» **PAGE TEXT**

——————————

THE Philippines has made it to the top five host economies of renewable energy investments in the Developing Asia and Oceania region from 2015 to 2022, according to the World Investment Report 2023 released by the United Nations Conference on Trade and Development (Unctad).
The Unctad report, published on July 5, 2023, showed that in the Developing Asia and Oceania region, the top host economies for international renewable energy projects are India, Vietnam and Taiwan Province of China, which attract more than 40 percent of the projects.
The remaining 14 percent in the region was shared by the Philippines and Indonesia, out of the total 54 percent share of the five economies.
Between 2015 and 2022, Unctad noted that Ayala Group is the top investor in renewable power in the Philippines, with 31 projects in the country.
Meanwhile, in a statement on Wednesday, the Unctad called for “urgent support” to developing countries, which includes the Philippines, to enable them to attract significantly more investment for their transition to clean energy.

——————————

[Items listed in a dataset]

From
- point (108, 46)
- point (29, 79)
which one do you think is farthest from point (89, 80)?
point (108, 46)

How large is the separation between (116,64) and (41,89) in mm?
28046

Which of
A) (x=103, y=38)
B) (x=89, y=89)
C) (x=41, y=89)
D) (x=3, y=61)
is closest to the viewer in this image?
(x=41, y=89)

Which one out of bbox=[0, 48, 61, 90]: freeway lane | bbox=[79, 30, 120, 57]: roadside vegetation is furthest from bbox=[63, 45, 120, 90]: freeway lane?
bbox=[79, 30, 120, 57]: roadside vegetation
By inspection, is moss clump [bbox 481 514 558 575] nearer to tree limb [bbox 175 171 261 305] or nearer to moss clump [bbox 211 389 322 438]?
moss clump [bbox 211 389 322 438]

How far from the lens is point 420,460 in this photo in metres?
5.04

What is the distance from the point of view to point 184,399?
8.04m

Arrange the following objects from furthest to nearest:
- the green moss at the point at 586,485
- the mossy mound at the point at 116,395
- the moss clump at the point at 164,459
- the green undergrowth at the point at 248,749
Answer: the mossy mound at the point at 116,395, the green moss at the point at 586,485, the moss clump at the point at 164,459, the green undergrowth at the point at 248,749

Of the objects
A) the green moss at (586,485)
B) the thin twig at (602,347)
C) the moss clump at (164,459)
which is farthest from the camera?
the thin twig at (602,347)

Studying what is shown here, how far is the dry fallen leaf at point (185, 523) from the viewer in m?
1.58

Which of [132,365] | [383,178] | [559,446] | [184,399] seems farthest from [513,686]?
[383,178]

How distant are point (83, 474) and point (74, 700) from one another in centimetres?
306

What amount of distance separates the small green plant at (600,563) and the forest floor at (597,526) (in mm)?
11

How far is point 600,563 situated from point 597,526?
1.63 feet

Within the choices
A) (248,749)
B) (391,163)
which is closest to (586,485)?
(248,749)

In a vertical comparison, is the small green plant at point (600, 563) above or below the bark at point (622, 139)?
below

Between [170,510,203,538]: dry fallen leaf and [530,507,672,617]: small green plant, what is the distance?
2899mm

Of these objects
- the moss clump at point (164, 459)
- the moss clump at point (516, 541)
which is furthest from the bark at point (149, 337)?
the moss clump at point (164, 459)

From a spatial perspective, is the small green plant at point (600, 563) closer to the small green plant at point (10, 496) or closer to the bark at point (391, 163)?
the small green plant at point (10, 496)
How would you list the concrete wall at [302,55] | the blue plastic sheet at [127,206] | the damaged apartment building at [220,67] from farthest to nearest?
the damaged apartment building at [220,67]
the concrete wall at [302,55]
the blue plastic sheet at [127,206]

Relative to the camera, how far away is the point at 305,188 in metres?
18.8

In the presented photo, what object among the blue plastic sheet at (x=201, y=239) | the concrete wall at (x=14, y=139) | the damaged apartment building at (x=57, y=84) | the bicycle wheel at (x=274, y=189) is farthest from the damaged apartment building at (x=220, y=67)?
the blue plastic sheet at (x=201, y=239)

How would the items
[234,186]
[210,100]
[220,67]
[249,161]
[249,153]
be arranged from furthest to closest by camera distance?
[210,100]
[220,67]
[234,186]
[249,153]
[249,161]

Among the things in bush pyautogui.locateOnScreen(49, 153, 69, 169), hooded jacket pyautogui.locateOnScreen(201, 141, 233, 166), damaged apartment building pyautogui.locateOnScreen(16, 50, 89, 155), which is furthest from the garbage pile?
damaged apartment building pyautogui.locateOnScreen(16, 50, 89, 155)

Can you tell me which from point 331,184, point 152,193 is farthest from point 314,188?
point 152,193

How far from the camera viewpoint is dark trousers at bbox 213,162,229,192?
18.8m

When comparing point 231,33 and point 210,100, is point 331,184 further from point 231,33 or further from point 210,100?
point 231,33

——————————

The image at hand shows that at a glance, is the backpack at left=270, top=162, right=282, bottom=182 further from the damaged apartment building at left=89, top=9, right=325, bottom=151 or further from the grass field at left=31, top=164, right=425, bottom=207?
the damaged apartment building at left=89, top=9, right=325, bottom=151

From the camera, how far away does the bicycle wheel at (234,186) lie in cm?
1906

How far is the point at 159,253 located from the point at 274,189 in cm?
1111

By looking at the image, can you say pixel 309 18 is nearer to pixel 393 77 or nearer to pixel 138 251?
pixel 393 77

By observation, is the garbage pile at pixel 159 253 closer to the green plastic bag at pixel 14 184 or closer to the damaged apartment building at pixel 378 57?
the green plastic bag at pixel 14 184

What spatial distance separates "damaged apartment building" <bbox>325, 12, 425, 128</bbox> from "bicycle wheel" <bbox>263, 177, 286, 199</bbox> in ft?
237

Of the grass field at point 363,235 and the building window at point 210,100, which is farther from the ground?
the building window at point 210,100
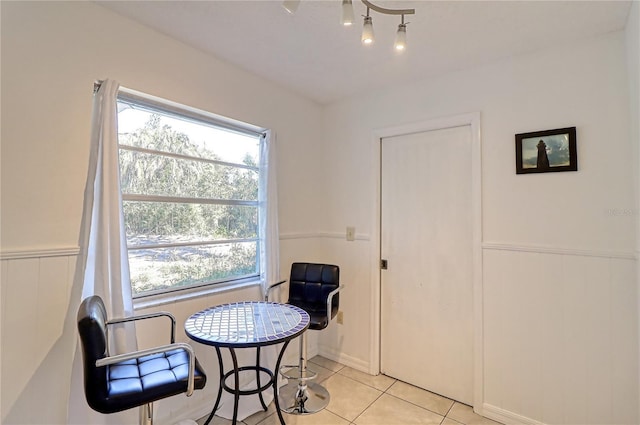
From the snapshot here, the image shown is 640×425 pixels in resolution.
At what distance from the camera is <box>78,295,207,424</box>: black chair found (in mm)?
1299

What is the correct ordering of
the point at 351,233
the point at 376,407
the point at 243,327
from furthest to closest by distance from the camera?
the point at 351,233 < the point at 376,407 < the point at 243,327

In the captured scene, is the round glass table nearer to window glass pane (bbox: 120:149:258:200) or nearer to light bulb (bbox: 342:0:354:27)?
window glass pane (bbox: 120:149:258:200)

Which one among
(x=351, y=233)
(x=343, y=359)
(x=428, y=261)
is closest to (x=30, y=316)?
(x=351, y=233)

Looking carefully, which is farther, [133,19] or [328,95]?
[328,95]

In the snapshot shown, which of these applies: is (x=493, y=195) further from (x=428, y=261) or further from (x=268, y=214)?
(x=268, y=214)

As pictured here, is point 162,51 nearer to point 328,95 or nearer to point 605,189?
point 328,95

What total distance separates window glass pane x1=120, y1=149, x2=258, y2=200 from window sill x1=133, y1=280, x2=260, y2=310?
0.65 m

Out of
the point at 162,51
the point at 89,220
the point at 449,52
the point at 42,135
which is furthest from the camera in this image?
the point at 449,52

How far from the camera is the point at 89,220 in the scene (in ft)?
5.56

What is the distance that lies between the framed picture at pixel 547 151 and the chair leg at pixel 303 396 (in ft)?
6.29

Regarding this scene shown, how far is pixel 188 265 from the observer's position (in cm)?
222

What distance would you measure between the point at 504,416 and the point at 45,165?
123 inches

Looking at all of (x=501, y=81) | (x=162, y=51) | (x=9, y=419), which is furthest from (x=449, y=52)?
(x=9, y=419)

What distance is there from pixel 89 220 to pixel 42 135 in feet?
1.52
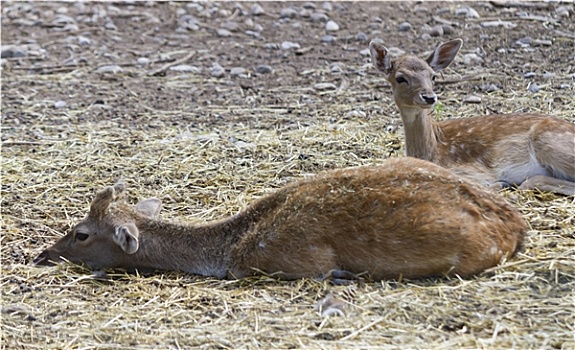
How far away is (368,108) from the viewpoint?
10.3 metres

——————————

» **WRITTEN TASK 1**
Could you repeat the article on renewable energy investment in the Philippines word for word, from start to finish?
» **WRITTEN TASK 2**
Can you rewrite only the lines of the records between the line holding "Regarding this scene" and the line holding "10.3 metres", inclusive, with "distance" changed to "separation" and nothing else altered? Leave the pictures out.

» **EXPECTED ANSWER 1**
THE Philippines has made it to the top five host economies of renewable energy investments in the Developing Asia and Oceania region from 2015 to 2022, according to the World Investment Report 2023 released by the United Nations Conference on Trade and Development (Unctad).
The Unctad report, published on July 5, 2023, showed that in the Developing Asia and Oceania region, the top host economies for international renewable energy projects are India, Vietnam and Taiwan Province of China, which attract more than 40 percent of the projects.
The remaining 14 percent in the region was shared by the Philippines and Indonesia, out of the total 54 percent share of the five economies.
Between 2015 and 2022, Unctad noted that Ayala Group is the top investor in renewable power in the Philippines, with 31 projects in the country.
Meanwhile, in a statement on Wednesday, the Unctad called for “urgent support” to developing countries, which includes the Philippines, to enable them to attract significantly more investment for their transition to clean energy.

» **EXPECTED ANSWER 2**
Regarding this scene shown, how far is pixel 188 265 from the observer's position (in cm)?
222

What separation would you measure between the point at 504,416 and the point at 45,165?
123 inches

Looking at all of (x=501, y=81) | (x=162, y=51) | (x=9, y=419), which is furthest from (x=449, y=52)?
(x=9, y=419)

What separation is there from pixel 89 220 to pixel 42 135 in feet?
1.52
How far away is (368,108) from the viewpoint?
10.3 metres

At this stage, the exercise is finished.